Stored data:
"""

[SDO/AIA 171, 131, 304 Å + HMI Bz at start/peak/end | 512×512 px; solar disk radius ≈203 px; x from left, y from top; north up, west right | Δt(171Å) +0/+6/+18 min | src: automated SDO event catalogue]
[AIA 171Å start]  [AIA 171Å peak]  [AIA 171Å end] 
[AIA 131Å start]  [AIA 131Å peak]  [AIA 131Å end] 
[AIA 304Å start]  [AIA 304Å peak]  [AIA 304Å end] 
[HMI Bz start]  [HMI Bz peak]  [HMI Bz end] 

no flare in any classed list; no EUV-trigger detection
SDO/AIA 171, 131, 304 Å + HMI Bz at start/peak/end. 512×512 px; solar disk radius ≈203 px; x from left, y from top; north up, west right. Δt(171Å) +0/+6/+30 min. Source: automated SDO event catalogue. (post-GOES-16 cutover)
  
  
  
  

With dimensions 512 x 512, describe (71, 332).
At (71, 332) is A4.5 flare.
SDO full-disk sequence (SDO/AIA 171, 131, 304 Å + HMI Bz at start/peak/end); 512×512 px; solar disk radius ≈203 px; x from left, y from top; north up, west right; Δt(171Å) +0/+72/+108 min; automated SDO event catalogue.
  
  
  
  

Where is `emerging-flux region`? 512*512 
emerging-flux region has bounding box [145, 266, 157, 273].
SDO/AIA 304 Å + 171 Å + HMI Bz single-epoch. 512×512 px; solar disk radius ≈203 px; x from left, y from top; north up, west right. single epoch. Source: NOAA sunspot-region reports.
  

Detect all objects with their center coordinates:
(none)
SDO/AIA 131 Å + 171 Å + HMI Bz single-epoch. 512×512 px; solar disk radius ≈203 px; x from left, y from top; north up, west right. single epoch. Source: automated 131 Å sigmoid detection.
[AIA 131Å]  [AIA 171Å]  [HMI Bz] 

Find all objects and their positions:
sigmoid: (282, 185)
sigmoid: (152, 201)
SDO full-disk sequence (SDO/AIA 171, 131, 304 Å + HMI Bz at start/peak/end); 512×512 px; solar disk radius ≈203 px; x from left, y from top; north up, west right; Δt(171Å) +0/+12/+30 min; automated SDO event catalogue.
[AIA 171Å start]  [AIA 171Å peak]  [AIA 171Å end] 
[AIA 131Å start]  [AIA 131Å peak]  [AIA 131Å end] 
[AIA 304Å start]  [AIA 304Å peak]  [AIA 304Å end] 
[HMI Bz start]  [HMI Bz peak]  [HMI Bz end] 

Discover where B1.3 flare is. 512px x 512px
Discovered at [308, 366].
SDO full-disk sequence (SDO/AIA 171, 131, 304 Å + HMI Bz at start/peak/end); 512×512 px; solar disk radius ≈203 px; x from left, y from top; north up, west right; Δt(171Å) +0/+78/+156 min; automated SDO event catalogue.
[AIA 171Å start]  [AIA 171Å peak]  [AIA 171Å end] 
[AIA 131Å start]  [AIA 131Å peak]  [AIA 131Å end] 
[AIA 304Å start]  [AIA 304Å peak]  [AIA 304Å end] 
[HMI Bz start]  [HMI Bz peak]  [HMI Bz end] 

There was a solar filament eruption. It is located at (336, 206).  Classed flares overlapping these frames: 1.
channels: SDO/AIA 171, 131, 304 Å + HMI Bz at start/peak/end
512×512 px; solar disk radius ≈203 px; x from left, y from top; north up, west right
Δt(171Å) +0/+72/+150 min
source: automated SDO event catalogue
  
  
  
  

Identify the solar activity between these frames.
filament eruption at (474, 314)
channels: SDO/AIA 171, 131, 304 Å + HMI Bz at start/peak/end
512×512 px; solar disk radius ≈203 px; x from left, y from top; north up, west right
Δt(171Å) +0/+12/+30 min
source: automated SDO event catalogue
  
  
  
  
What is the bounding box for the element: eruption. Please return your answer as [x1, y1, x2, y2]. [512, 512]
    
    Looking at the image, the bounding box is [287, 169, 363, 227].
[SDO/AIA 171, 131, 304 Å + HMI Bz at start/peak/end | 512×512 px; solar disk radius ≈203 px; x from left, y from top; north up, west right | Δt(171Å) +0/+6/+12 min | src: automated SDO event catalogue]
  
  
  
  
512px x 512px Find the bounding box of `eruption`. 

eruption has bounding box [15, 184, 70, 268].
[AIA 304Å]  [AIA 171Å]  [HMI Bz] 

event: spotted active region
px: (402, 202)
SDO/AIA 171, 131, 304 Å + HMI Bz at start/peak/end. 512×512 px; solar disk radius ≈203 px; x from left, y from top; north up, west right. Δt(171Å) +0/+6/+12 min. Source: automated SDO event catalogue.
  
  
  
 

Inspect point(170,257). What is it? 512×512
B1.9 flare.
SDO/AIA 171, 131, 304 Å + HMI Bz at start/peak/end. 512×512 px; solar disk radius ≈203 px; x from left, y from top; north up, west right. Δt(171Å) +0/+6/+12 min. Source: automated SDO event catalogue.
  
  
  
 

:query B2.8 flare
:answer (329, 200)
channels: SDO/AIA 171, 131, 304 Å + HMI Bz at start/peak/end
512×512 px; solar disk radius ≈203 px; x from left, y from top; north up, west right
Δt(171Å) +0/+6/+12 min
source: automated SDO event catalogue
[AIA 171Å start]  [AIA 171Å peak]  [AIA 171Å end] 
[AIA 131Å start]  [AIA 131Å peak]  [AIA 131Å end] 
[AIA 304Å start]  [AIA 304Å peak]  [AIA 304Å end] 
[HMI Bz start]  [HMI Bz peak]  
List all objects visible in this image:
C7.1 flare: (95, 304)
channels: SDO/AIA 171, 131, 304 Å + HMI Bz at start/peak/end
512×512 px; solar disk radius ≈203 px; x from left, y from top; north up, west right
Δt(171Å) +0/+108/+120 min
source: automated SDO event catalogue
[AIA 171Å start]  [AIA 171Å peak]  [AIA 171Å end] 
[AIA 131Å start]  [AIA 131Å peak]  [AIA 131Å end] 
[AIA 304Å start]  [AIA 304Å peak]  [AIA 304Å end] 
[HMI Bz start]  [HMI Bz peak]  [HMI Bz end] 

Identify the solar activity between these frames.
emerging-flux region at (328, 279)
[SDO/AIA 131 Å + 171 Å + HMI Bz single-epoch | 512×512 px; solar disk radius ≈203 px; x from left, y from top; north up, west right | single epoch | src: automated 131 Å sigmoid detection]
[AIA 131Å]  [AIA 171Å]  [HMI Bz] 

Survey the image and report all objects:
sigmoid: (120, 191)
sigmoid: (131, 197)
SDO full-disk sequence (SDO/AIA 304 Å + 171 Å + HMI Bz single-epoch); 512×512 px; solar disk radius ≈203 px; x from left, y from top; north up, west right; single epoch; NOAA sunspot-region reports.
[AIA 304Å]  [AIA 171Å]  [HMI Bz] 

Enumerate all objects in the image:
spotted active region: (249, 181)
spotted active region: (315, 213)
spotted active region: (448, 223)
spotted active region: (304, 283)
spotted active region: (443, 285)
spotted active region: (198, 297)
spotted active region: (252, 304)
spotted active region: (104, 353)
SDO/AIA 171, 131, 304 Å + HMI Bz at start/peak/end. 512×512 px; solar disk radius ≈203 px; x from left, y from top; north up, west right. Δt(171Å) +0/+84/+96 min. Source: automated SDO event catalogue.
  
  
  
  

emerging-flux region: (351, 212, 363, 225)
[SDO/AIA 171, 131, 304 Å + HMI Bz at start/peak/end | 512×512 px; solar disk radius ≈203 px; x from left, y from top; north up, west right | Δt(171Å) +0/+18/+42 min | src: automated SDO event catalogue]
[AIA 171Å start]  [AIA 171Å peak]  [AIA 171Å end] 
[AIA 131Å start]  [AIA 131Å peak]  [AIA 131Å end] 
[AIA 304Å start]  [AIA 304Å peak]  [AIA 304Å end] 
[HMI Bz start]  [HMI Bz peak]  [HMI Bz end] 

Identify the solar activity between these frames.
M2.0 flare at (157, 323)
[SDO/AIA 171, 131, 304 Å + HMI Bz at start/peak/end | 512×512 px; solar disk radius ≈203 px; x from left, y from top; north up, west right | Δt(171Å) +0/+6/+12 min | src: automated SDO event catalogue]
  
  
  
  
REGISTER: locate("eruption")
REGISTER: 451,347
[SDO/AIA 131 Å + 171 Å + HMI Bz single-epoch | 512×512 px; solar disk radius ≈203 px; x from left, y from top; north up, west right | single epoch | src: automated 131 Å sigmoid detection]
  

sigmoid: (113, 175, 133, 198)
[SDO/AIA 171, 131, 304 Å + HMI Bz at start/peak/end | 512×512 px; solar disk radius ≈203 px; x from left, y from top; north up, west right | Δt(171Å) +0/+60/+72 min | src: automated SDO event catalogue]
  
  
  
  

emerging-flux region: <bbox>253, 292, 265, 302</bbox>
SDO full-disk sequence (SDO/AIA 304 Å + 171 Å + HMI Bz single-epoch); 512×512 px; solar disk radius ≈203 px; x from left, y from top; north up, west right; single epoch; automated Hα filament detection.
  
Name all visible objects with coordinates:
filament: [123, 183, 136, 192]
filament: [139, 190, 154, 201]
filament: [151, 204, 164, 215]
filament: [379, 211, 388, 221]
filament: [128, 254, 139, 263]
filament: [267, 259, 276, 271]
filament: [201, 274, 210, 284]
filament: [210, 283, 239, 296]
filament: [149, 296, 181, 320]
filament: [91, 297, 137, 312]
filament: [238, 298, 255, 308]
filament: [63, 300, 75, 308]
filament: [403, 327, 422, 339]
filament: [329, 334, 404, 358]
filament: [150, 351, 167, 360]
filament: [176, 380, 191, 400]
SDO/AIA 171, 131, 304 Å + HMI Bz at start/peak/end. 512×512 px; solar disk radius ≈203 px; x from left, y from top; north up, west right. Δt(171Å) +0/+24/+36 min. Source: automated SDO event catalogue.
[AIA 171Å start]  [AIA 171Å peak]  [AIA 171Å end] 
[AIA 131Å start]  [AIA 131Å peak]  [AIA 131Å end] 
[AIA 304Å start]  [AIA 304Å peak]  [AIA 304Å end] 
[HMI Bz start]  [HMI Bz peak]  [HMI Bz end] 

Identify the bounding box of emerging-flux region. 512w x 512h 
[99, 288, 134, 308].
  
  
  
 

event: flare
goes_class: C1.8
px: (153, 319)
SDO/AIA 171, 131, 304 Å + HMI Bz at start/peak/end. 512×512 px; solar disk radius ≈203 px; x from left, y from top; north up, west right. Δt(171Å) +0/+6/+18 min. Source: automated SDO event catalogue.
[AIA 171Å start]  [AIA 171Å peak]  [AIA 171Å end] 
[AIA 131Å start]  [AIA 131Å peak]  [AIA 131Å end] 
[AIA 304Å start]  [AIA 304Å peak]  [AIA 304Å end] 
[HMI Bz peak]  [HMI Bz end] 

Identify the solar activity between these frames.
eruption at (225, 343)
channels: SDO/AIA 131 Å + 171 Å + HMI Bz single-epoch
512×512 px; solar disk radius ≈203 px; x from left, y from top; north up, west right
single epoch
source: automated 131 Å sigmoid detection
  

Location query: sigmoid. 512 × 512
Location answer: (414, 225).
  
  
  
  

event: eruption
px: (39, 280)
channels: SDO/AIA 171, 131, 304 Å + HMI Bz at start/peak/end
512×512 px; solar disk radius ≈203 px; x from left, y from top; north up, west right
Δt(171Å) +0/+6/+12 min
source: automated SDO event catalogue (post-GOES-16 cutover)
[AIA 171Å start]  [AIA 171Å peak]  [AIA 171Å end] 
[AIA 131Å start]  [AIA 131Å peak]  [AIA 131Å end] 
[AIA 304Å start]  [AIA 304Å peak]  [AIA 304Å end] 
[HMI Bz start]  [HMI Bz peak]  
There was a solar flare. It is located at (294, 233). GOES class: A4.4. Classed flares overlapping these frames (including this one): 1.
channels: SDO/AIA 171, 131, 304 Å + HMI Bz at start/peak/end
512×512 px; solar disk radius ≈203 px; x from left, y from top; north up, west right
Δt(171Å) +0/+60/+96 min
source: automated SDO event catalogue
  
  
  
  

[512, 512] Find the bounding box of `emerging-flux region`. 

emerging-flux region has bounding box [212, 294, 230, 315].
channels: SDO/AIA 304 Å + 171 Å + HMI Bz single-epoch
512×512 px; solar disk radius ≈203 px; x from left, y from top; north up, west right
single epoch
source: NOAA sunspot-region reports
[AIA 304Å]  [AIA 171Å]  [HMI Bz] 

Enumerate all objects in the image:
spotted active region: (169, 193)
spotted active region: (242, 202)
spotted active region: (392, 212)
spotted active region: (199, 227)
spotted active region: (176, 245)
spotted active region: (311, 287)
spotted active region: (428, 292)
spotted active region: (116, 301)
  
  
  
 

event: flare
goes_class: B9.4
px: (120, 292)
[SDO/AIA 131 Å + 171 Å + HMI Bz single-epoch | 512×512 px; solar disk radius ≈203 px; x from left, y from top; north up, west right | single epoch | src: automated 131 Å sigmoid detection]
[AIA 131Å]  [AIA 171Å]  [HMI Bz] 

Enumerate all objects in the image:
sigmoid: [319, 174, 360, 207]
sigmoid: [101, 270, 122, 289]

"""

TASK OBJECTIVE: Of the lines above, show those in which "flares" appears.

RESULT FOR THIS EXERCISE:
There was a solar filament eruption. It is located at (336, 206).  Classed flares overlapping these frames: 1.
There was a solar flare. It is located at (294, 233). GOES class: A4.4. Classed flares overlapping these frames (including this one): 1.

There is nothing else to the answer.